聽了大三虎傳的話,杜三雄扔掉酒盅起身就走,不就是演戲么,太簡單,要說去大世界百樂門咱不敢,也沒那本事,但是去大運賭場耍一耍還是要得的,本來打算喝完酒耍一耍的,去哪里耍不是耍,去賭場更帶勁。
看到杜三雄五六個人耀武揚威的樣子小安就笑了,這小子還真的天生是個演戲的好苗子,這架勢一看就不像來賭博的,反倒更像是來鬧事的。

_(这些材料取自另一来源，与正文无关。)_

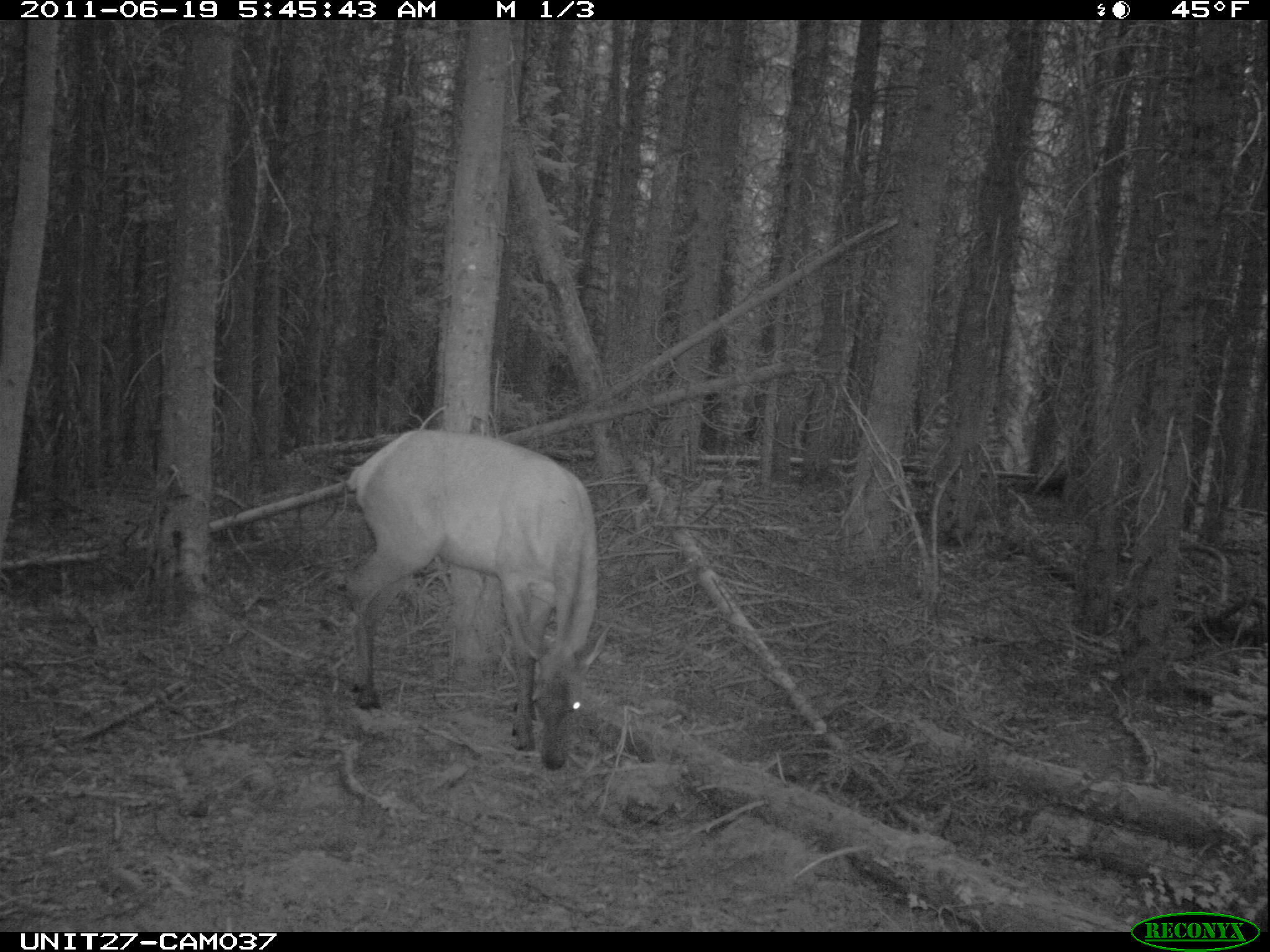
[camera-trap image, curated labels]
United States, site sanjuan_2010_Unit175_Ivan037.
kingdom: Animalia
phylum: Chordata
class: Mammalia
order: Artiodactyla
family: Cervidae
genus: Cervus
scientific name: Cervus elaphus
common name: red deer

一根筋黃嗣玖的精神比袁生大多了,袁生裹緊了大衣靠著墻根大迷糊,心里卻把黃嗣玖的祖宗八代罵了個遍,你個老逼養的,在家里睡大覺不香么,這黑天半夜的守在賭場門口啥意思么,這么冷,要等人去里面等不香么,還有免費的飲品,真是憨大,跟著這樣的長官也是倒了八輩子霉了。
杜三雄不愿意多想,小師祖讓他干啥他就干啥,總之,聽他的沒錯,傳話的師叔,我操,一念至此杜三雄不淡定了,這個長得就不像好人的家伙竟然喊小師祖師父,那我他媽的不得喊他師叔,冊那,這叫什么事,長得還不如我好看,冊那,虧大了。

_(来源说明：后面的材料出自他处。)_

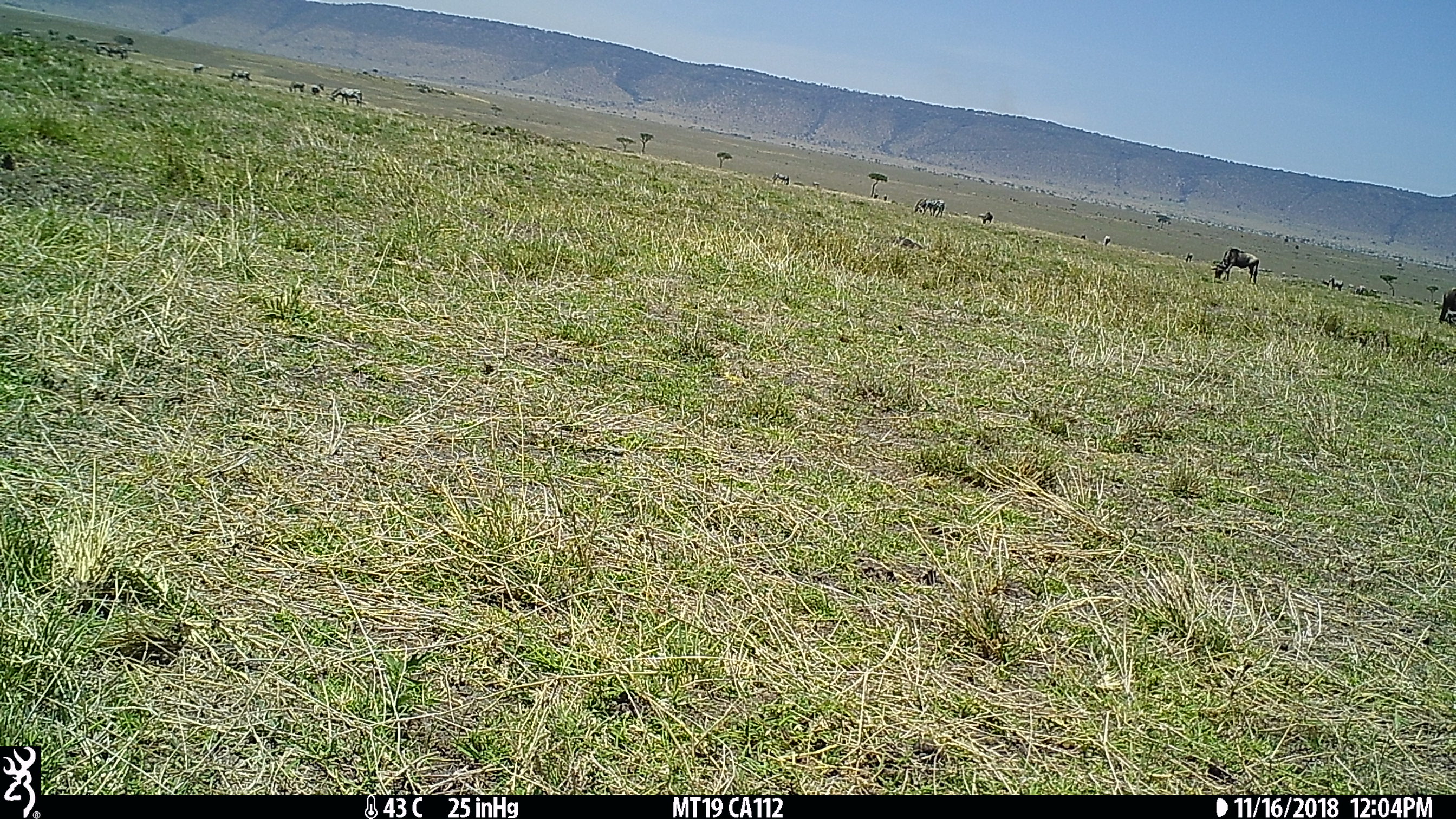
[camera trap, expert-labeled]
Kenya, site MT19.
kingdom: Animalia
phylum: Chordata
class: Mammalia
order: Artiodactyla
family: Bovidae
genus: Connochaetes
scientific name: Connochaetes taurinus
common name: blue wildebeest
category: wildebeest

杜三雄一邊憤憤不平,一邊對一個手下說:“去三樓包房把刀疤臉喊來,記住,一定要悄悄的,不能吵鬧,否則饒不了你。”
賭場里候著的小安看到氣勢洶洶的杜三雄立馬笑了,等會一場好戲上演,只是不知道那個一根筋會不會打消查下去的念頭。
“師父,我看那小子不服氣啊,看我的眼神不對。“大三虎苦哈哈的樣子在小安看來很有喜感。
”有啥不對的?“小安問道。
”這個杜三雄對吧,幫主的氣勢倒是蠻足,腔調也有,問題是不愿意叫我師叔,你說這有啥,該叫還是叫么,你說對吧,他叫你師祖,我是你大徒弟,他不得叫我師叔?”大三虎似乎憤憤,其實樂得很,沒想到跟著師父還有這便宜可占,而且占得對方沒脾氣。
小安笑了,這個大三虎,可不是個肯吃虧的主,其實想想也不怨杜三雄郁悶,都差不多的年齡,憑什么喊你師叔,杜三雄的不甘心也正常,沒有誰愿意自矮一輩,裝孫子那是迫不得已之下的迫不得已的選擇,因為絕大多數人都喜歡當大爺。

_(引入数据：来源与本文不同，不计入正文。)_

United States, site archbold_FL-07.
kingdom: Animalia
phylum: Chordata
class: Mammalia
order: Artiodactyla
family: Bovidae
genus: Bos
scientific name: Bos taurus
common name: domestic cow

杜三雄的手下果真把刀疤臉叫了出來,面對這個陌生的臉孔,刀疤臉有些遲疑,轉念一想這是在大運賭場,隨即就放心跟隨對方下了樓。
快到門口的時候,刀疤臉被小安叫到一邊,簡單交代了一番,這才一揮手。
刀疤臉邊走邊震驚,一是震驚于那個被方局長罵的狗血噴頭的警察的執著,二是震驚于小安心思的縝密,隨隨便便就是一個點子,若那個一根筋真的候在外邊,自己跟杜三雄這一架肯定能打消他的懷疑。
刀疤臉剛出賭場大門,杜三雄隔著馬路就迎了上去。杜三雄一邊走一邊罵:“刀疤臉,有本事再較量較量,躲到這里我就找不到你了?告訴你,只要你在上海,沒有老子找不到的人,你砍刀幫不是吃素的,老子的斧頭幫更不是吃素的。”
刀疤臉毫無畏懼,指著杜三雄罵道:“他媽的杜三雄,給你鼻子你還上臉了,前晚上在南市你找事我讓著你的,別以為老子怕你,你幾百號人,老子也不差,要么再喊人,都喊來,老子實話告訴你,老子正跟方局長打麻將呢,方局長知道不,老子的牌友,你給我說說,你跟老子干過幾次了,哪次分出勝敗了,我記得五次了吧,來來,比試比試。”
杜三雄嗤一聲笑了,很囂張的樣子,他指著刀疤臉道:“別拿方局長嚇唬我,老子又不是不認識他,還一起喝過酒呢,比試,誰怕誰啊,你砍刀幫有砍刀,老子有斧頭,來,來,來,看你的砍刀厲害還是我的斧頭厲害。”
看著這一幕,黃嗣玖愣了,感情這倆個家伙是宿仇啊,這一見面就掐起來了,像瘋狗,其實想想也不奇怪,一個砍刀幫,一個斧頭幫,爭地盤在所難免,生存么,誰敢不爭,這樣看,那晚的械斗只是之前械斗的延續,就像今晚,這樣看來,是自己的方向錯了,錯得很離譜。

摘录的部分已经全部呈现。